[Exercise inputs — start]
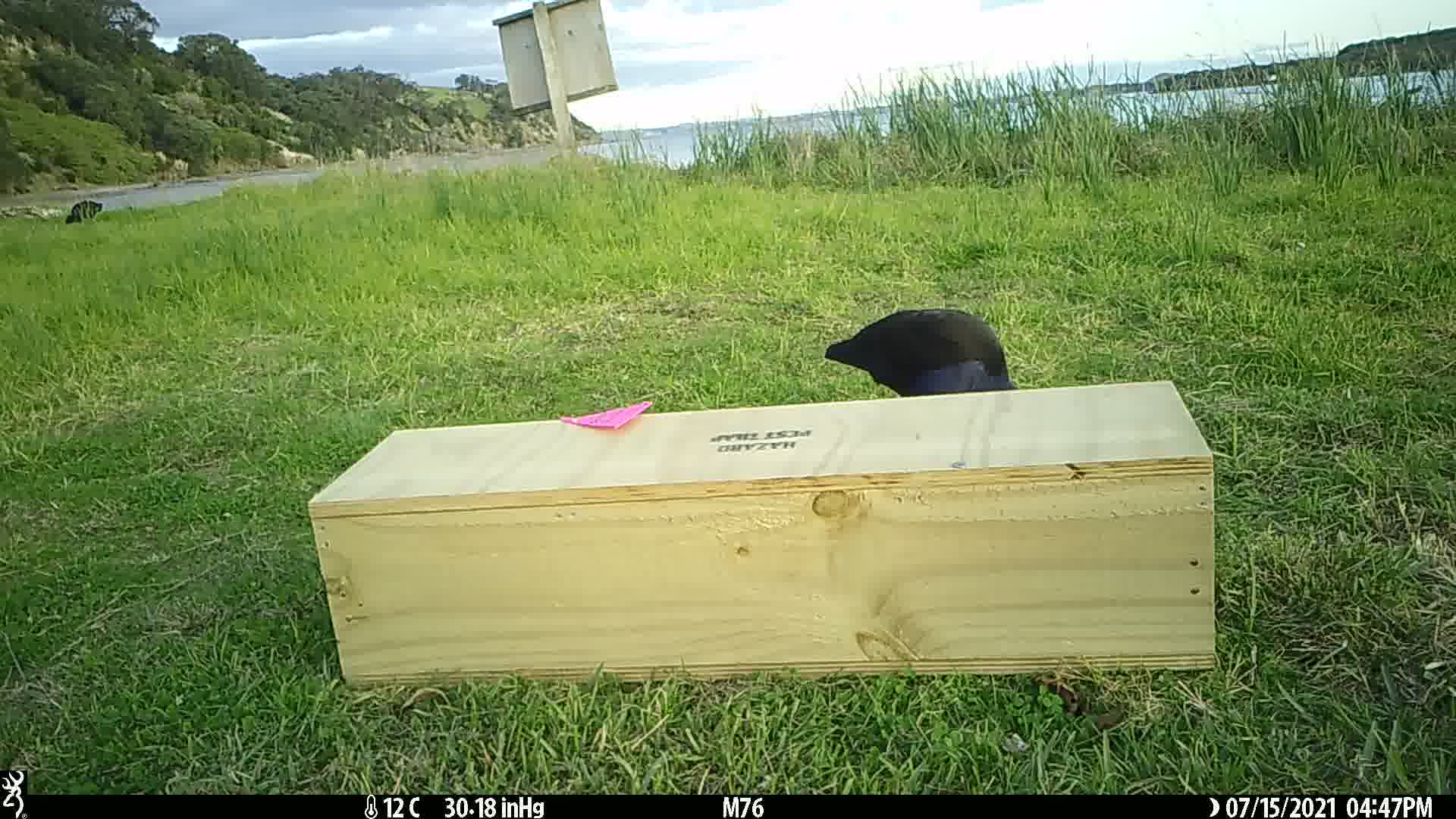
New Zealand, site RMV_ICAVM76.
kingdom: Animalia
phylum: Chordata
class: Aves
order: Gruiformes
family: Rallidae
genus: Porphyrio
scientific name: Porphyrio melanotus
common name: australasian swamphen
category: pukeko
[Exercise inputs — finish]
What needs to be done: In your copy, leave out the pictures and reproduce the material above exactly.

Answer section:
New Zealand, site RMV_ICAVM76.
kingdom: Animalia
phylum: Chordata
class: Aves
order: Gruiformes
family: Rallidae
genus: Porphyrio
scientific name: Porphyrio melanotus
common name: australasian swamphen
category: pukeko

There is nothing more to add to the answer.